EXERCISE PASSAGE.
**********

Updated: Jun 03, 2016


Patients with erythema elevatum diutinum (EED) usually present with persistent, firm lesions on the extensor surfaces of their skin, especially over the joints. These lesions are most often nodules and round or oval plaques (see image below). However, on rare occasions, blisters and ulcers may also appear.

Nodular lesions on the knees of a patient with ery Nodular lesions on the knees of a patient with erythema elevatum diutinum.

The color of the lesions progresses over time from yellow or pinkish to red, purple, or brown. In addition to the color changes, patients may describe the lesions as increasing in number and size over time. They may also note that the lesions enlarge during the day and return to their previous size overnight.[9]

The lesions can be completely asymptomatic, painful, or cause a sensation of burning or itching. These symptoms can be exacerbated by cold.

The general health of the patient may be otherwise excellent, although a history of arthralgia is found relatively often with erythema elevatum diutinum.



Upon physical examination, erythema elevatum diutinum lesions are generally found symmetrically on the extensor surfaces of the skin, especially over the joints.[10]

Clinical studies show a preference for the extensor surfaces of the hands, the wrists, the elbows, the ankles, the Achilles tendons, the fingers, and the toes (see image below).

**********

TASKS TO PERFORM.
a - Repeat the portion of the erythema elevatum diutinum text starting with "Nodular lesions on the knees of a patient with ery Nodular" and going on through "exacerbated by cold.".
b - Write the next part of the erythema elevatum diutinum text, picking up after its final sentence.
The records below were taken from a separate source.

Stored data entries.
**********

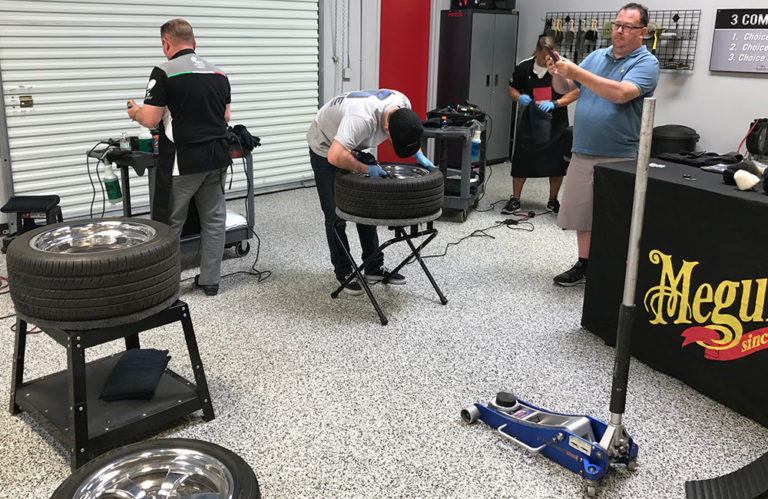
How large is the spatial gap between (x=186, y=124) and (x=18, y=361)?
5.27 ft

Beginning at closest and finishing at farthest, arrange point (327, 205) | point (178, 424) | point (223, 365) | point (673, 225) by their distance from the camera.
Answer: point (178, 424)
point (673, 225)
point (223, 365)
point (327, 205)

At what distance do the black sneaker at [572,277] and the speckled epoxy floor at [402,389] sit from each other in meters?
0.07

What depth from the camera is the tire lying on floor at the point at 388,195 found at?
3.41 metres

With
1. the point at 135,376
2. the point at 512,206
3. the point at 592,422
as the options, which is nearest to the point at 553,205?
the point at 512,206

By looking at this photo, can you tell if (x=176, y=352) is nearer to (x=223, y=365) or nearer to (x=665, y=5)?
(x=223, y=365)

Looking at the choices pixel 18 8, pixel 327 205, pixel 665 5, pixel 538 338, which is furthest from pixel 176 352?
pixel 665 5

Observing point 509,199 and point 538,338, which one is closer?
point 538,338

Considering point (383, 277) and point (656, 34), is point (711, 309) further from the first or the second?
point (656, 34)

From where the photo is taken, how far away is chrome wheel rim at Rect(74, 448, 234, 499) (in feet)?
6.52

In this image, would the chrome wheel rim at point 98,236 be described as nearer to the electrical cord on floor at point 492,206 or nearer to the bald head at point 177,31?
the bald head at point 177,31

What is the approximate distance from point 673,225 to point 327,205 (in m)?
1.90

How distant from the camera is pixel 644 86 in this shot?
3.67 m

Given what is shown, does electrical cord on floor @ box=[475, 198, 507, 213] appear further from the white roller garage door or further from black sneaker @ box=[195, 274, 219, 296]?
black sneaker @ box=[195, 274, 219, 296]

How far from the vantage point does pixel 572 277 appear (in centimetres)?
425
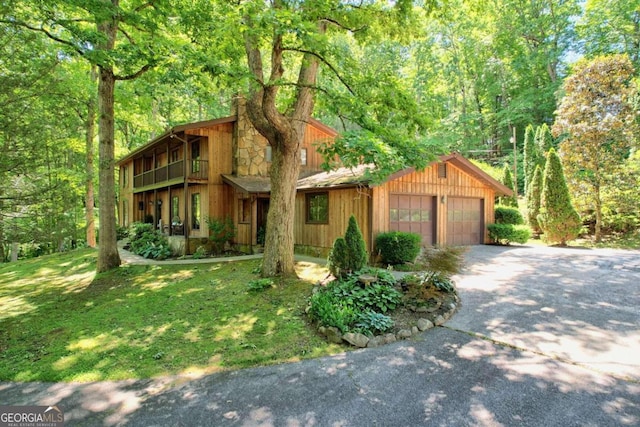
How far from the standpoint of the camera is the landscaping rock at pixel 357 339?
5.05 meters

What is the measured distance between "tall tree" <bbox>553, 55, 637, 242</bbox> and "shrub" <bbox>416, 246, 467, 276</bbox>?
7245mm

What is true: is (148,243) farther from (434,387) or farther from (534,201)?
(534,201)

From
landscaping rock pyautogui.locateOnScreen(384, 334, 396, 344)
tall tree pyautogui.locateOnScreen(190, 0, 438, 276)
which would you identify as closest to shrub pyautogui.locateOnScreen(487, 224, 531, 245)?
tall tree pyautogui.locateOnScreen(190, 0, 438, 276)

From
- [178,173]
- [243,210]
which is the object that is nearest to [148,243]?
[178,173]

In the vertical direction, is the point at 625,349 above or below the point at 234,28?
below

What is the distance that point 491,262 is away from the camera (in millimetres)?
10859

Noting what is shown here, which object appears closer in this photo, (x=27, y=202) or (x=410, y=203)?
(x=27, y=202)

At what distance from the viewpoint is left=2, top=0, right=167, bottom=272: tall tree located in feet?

**********

TASK ANSWERS.
a -
Nodular lesions on the knees of a patient with ery Nodular lesions on the knees of a patient with erythema elevatum diutinum.

The color of the lesions progresses over time from yellow or pinkish to red, purple, or brown. In addition to the color changes, patients may describe the lesions as increasing in number and size over time. They may also note that the lesions enlarge during the day and return to their previous size overnight.[9]

The lesions can be completely asymptomatic, painful, or cause a sensation of burning or itching. These symptoms can be exacerbated by cold.

b -
Plaques and papular lesions on the wrists and the Plaques and papular lesions on the wrists and the dorsum of the hands and the digits of a patient with erythema elevatum diutinum.

The buttocks, the face, and the ears as well as the palms, the soles, the legs, the forearms, and the genitals may be involved[11] ; however, the trunk is usually spared.

The lesions usually feel firm and are freely movable over the underlying tissue, except when on the palms and the soles.[11]

Their surface is generally smooth and sometimes slightly scaly.

Crusting and/or bleeding, although uncommon, have been noted.

Several studies have shown an association of erythema elevatum diutinum with ocular abnormalities, including nodular scleritis, panuveitis, autoimmune keratolysis, and peripheral keratitis.[12, 13] Therefore, attention should be given to ocular symptoms and eye examination findings.



The cause of erythema elevatum diutinum (EED) has not yet been definitively established.

Disorders that have been associated with erythema elevatum diutinum include recurrent bacterial infections (especially streptococcal), viral infections (including hepatitis B or HIV),[14] rheumatologic disease (in the Bury type), lupus erythematosus, and B-cell lymphoma.[15, 16, 17, 18]

In recent years, several reports, including the 2 largest clinical studies completed on erythema elevatum diutinum, have suggested hematologic disease as the most common factor associated with erythema elevatum diutinum.

Monoclonal gammopathies, especially IgA monoclonal gammopathy, have been found in a significant number of patients in several studies.

Erythema elevatum diutinum has also been reported after the administration of erythropoietin.[19]

Contributor Information and Disclosures

Firas G Hougeir, MD Staff Dermatologist, Private Practice, Georgia

Firas G Hougeir, MD is a member of the following medical societies: American Academy of Dermatology

Disclosure: Nothing to disclose.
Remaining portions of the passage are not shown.